• **Предложенный фрагмент**
▬▬▬▬▬▬▬▬▬▬

В цветовой символике иконы, помимо отмеченных выше моментов, поражает естественность, с которой устремляющийся вправо вместе с благословляющим жестом «палящий огонь» чистого Абсолюта успокаивается в охлаждающих тонах Логоса. Вся цветовая гамма раскрыта на переднем плане Отношений в Божестве, и средний Ангел не приносит новых цветов, — ведь Третье Лицо уже не развертывает Божественную Сущность, а скорее наоборот, интегрирует. Но какая мысль! Зеленый (земля) выпадает—»Бог Дух есть»—и остается только чистое единство божестветого (синий) и человеческого (Адам — красный) в Духе — совершенный исихазм. Вместе с тем, максимально возможная цветовая густота этого образа призвана, скорее всего, противостоять еретическому спиритуализму, свойственному, между прочим, и неоплатоническим учениям.

Золотисто-коричневые крылья Ангелов — одного цвета с Их сидениями —прием, который призван подчеркнуть лишь внешнее значение этого атрибута для Изображенных на иконе. Они, скорее, окружены крыльями, чем имеют их, последние относятся к Ним, хочет сказать иконописец, не больше, чем несущие Их сидения («седяй на херувимех), которые он, для непонятливых, снабжает такой же штриховкой, как и крылья. Короче, это не Ангелы. Понятно и то, что кроме этих элементов, коричневый использован только в характеристике Святого Духа («творяй ангелы своя духи») — он присутствует в сложных цветах хитона и дерева.

▬▬▬▬▬▬▬▬▬▬

• **Поставленная задача**
Какого цвета крылья Ангелов, согласно тексту о цветовой символике иконы?

• **Предоставленные сведения**

▬▬▬▬▬▬▬▬▬▬

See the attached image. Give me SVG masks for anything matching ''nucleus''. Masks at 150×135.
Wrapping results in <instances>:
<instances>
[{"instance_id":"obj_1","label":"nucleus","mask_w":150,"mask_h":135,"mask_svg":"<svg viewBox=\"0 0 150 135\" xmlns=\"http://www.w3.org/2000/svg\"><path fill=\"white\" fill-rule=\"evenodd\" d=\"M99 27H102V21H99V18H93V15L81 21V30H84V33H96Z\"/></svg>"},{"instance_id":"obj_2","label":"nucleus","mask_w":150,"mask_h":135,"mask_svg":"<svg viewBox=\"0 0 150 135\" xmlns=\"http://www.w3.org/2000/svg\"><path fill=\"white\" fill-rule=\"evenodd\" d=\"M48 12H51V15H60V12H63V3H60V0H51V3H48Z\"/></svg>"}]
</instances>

▬▬▬▬▬▬▬▬▬▬

• **Результат выполнения**
Крылья Ангелов золотисто-коричневые, одного цвета с Их сидениями.